GOAL: Gather every line below that contains the word "house" and copy each one out. Case counts, so match capital and lowercase letters precisely.
Start of DATA EXCERPTS
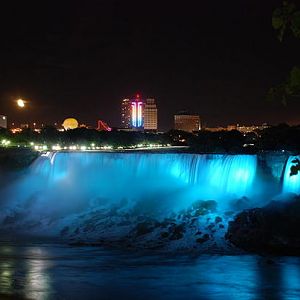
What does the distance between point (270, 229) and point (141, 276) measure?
8169 millimetres

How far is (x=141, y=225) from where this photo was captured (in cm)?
3123

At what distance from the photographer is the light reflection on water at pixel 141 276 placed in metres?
15.8

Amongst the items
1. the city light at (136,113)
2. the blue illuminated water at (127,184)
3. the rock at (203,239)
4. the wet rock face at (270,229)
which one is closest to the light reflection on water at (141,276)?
the wet rock face at (270,229)

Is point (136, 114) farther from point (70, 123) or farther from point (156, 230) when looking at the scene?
point (156, 230)

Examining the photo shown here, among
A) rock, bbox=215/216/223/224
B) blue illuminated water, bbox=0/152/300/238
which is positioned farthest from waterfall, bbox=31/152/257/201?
rock, bbox=215/216/223/224

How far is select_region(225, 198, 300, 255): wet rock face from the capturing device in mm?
24172

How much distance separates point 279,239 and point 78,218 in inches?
568

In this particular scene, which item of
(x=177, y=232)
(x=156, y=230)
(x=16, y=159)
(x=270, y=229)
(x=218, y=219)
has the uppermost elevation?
(x=16, y=159)

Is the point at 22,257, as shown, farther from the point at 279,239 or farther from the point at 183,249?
the point at 279,239

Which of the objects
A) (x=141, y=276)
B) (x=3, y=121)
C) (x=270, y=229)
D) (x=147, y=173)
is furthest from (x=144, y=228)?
(x=3, y=121)

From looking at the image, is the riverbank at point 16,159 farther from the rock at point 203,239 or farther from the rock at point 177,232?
the rock at point 203,239

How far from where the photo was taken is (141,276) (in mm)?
18547

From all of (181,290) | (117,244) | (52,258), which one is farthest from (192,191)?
(181,290)

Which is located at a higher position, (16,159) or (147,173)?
(16,159)
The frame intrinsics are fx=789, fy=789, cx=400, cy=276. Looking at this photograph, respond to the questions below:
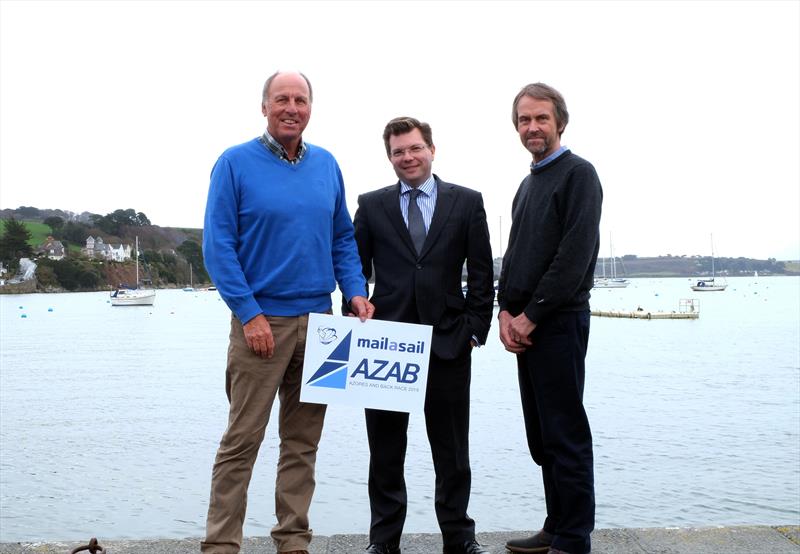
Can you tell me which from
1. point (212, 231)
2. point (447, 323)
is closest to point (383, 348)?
point (447, 323)

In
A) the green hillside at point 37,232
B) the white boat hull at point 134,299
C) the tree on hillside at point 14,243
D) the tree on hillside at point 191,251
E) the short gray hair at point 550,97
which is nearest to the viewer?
the short gray hair at point 550,97

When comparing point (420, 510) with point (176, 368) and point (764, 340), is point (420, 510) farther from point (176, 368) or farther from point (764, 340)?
point (764, 340)

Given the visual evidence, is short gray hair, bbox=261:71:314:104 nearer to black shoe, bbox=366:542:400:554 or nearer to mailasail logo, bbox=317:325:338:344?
mailasail logo, bbox=317:325:338:344

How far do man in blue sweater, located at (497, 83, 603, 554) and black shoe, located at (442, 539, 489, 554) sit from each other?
1.28ft

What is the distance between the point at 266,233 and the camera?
13.3ft

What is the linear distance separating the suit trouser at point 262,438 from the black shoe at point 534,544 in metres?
1.19

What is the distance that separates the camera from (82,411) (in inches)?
899

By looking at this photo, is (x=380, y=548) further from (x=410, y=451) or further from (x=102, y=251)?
(x=102, y=251)

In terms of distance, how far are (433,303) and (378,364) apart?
1.51 feet

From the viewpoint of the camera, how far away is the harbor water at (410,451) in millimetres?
11977

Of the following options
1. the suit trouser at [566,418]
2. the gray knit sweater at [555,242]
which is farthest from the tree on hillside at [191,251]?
the suit trouser at [566,418]

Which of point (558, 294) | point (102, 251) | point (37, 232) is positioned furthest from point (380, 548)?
point (37, 232)

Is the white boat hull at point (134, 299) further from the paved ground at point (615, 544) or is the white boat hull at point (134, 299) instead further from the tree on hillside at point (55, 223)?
the paved ground at point (615, 544)

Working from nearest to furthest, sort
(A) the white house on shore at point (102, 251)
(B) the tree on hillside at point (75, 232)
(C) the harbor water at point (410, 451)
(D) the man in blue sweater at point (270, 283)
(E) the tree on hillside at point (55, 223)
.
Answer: (D) the man in blue sweater at point (270, 283) → (C) the harbor water at point (410, 451) → (A) the white house on shore at point (102, 251) → (B) the tree on hillside at point (75, 232) → (E) the tree on hillside at point (55, 223)
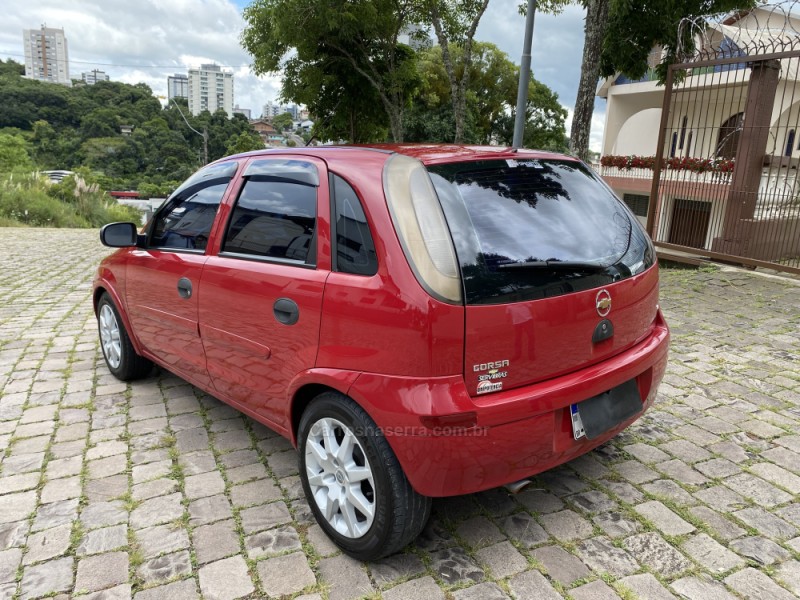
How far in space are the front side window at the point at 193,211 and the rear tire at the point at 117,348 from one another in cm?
82

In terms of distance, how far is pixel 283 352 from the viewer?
2.62 metres

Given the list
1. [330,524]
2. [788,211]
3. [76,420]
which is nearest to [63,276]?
[76,420]

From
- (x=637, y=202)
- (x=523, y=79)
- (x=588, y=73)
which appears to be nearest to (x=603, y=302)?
(x=588, y=73)

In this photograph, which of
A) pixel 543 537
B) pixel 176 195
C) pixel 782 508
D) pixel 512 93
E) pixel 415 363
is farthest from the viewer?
pixel 512 93

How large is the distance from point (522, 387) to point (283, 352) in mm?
1066

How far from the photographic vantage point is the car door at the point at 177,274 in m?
3.30

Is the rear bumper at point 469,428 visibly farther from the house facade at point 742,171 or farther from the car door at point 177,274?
the house facade at point 742,171

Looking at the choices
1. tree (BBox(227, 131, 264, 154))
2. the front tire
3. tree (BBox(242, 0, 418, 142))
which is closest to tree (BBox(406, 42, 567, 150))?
tree (BBox(227, 131, 264, 154))

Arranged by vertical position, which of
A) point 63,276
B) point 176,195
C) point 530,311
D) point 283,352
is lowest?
point 63,276

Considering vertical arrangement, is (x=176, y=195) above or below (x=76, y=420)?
above

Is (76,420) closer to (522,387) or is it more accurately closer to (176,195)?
(176,195)

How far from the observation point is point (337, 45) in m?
16.1

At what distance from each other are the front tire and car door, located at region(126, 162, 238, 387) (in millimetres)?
1123

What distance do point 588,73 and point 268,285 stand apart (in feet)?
28.5
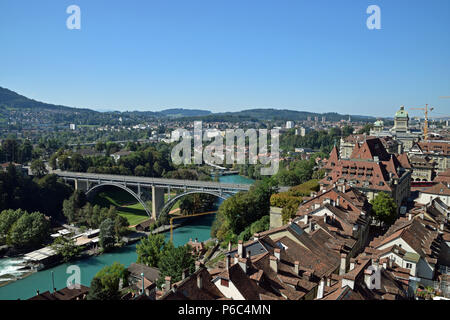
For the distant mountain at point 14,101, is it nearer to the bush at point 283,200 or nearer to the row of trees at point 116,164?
the row of trees at point 116,164

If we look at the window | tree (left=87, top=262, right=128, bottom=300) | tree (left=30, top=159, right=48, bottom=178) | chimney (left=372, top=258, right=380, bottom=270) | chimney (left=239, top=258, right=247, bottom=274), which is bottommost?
tree (left=87, top=262, right=128, bottom=300)

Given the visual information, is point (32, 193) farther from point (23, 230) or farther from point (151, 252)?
point (151, 252)

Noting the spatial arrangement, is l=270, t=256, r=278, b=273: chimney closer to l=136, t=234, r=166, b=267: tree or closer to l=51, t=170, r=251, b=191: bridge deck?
l=136, t=234, r=166, b=267: tree

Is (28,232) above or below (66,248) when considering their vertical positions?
above

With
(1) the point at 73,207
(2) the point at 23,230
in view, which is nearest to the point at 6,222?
(2) the point at 23,230

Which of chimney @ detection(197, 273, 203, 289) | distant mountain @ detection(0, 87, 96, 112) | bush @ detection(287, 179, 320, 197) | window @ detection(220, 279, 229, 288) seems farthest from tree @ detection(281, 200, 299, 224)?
distant mountain @ detection(0, 87, 96, 112)
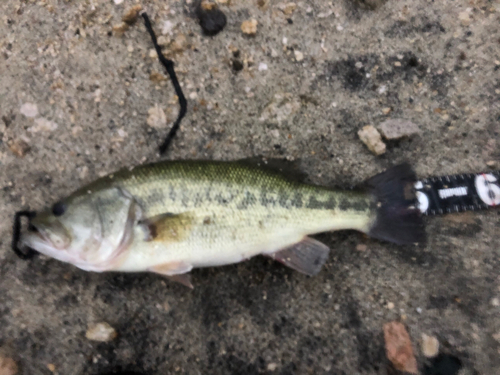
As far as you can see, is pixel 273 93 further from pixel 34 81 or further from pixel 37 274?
pixel 37 274

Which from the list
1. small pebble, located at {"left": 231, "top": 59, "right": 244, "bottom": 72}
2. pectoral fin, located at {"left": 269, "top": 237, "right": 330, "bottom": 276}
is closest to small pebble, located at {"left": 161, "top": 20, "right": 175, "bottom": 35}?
small pebble, located at {"left": 231, "top": 59, "right": 244, "bottom": 72}

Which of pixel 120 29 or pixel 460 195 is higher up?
pixel 120 29

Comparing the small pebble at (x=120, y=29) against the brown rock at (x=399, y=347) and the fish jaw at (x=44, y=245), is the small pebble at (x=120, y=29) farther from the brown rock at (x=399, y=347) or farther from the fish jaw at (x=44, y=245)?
the brown rock at (x=399, y=347)

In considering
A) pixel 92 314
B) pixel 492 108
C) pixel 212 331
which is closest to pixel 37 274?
pixel 92 314

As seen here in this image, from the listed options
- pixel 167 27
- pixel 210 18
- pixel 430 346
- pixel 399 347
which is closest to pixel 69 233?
pixel 167 27

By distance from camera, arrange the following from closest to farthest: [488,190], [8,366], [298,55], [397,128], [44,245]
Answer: [44,245] → [8,366] → [488,190] → [397,128] → [298,55]

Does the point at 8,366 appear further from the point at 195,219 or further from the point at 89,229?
the point at 195,219

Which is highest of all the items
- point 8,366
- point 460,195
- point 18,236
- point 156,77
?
point 156,77
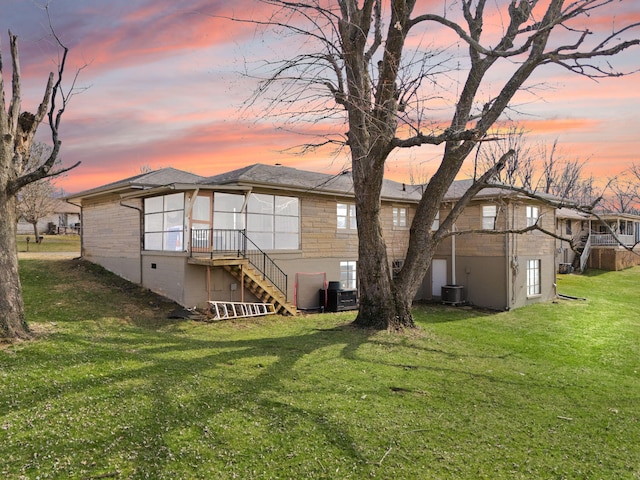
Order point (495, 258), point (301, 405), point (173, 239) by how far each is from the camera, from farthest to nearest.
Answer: point (495, 258), point (173, 239), point (301, 405)

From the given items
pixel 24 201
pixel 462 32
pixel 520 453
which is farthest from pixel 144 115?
pixel 24 201

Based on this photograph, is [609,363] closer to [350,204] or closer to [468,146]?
[468,146]

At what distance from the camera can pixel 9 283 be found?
798 cm

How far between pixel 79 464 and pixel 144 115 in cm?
1193

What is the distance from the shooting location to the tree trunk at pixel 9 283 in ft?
25.6

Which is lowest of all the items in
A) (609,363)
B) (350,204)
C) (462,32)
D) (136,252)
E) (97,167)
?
(609,363)

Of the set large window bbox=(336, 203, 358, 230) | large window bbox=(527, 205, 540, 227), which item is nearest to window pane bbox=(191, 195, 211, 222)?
large window bbox=(336, 203, 358, 230)

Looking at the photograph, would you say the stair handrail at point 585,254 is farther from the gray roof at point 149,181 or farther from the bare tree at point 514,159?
the gray roof at point 149,181

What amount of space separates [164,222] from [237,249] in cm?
275

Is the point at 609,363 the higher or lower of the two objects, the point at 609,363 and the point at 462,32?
the lower

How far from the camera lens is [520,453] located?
17.5 ft

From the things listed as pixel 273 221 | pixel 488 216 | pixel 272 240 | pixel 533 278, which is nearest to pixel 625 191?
pixel 533 278

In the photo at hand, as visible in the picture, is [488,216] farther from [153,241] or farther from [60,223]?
[60,223]

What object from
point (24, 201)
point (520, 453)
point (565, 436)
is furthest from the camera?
point (24, 201)
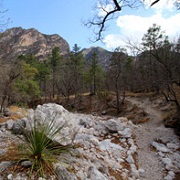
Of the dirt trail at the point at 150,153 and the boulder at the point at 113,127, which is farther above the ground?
the boulder at the point at 113,127

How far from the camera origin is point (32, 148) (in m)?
3.41

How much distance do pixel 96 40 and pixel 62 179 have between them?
514cm

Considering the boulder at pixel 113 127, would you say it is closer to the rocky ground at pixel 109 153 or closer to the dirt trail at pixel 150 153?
the rocky ground at pixel 109 153

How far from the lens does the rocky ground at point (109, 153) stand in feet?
12.1

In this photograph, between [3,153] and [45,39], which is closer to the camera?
[3,153]

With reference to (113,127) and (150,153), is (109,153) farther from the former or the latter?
(113,127)

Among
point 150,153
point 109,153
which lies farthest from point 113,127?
point 109,153

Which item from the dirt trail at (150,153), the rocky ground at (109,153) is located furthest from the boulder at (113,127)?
the dirt trail at (150,153)

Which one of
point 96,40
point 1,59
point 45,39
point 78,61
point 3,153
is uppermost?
point 45,39

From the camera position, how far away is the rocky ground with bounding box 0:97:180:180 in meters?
3.68

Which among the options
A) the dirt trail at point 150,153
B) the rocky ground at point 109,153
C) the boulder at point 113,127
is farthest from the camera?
the boulder at point 113,127

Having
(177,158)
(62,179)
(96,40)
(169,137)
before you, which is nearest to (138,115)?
(169,137)

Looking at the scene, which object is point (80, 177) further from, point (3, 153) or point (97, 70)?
point (97, 70)

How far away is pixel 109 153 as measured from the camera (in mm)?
5758
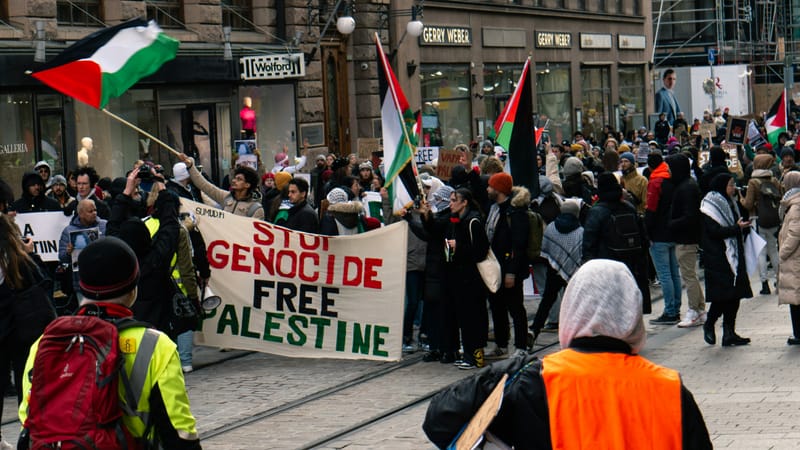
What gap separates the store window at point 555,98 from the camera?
133ft

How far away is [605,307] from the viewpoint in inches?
155

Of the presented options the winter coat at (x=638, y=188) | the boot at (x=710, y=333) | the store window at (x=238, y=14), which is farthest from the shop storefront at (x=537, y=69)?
the boot at (x=710, y=333)

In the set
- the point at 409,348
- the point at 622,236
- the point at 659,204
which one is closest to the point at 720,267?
the point at 622,236

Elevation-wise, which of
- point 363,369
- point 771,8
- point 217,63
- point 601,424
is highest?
point 771,8

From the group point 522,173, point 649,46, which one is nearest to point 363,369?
point 522,173

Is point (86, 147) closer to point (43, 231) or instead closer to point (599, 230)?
point (43, 231)

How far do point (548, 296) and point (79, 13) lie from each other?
11969 millimetres

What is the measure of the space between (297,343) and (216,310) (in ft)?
2.77

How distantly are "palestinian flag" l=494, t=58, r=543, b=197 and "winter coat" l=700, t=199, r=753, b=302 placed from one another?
End of DATA EXCERPTS
THE RESULT:
(A) the white house on shore at point (102, 251)
Answer: (D) the man in blue sweater at point (270, 283) → (C) the harbor water at point (410, 451) → (A) the white house on shore at point (102, 251) → (B) the tree on hillside at point (75, 232) → (E) the tree on hillside at point (55, 223)
Is the rear bumper at point 469,428 visibly farther from the house facade at point 742,171 or farther from the car door at point 177,274?
the house facade at point 742,171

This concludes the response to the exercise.